**What you are asked to do**.
The lines below, from the one holding "Black Espadrilles Slip-On Loafers" through the one holding "From classic to", are to be restated word for word, with all images left out.

***** Source data *****

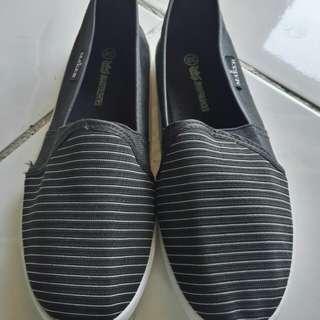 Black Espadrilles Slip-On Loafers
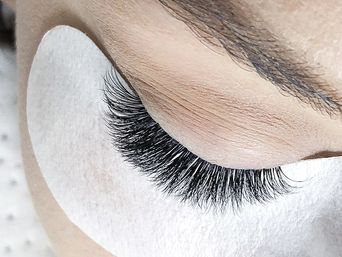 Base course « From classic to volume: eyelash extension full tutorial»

*****
***** Source data *****

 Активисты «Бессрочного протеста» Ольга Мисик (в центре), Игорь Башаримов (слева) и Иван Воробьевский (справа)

*****
***** Source data *****

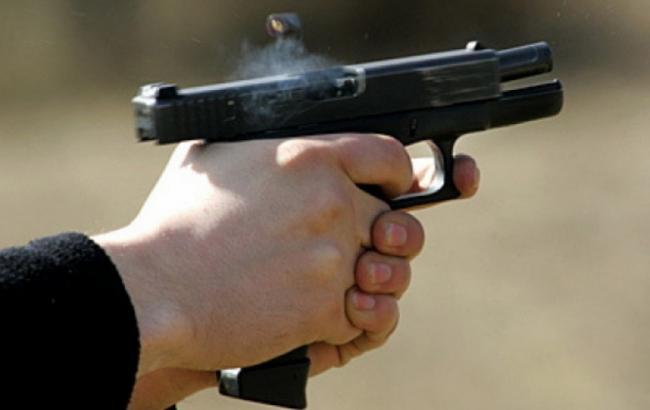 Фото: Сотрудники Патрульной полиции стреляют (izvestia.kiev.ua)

*****

**Solution to this problem**.
 Black Espadrilles Slip-On Loafers
 Base course « From classic to volume: eyelash extension full tutorial»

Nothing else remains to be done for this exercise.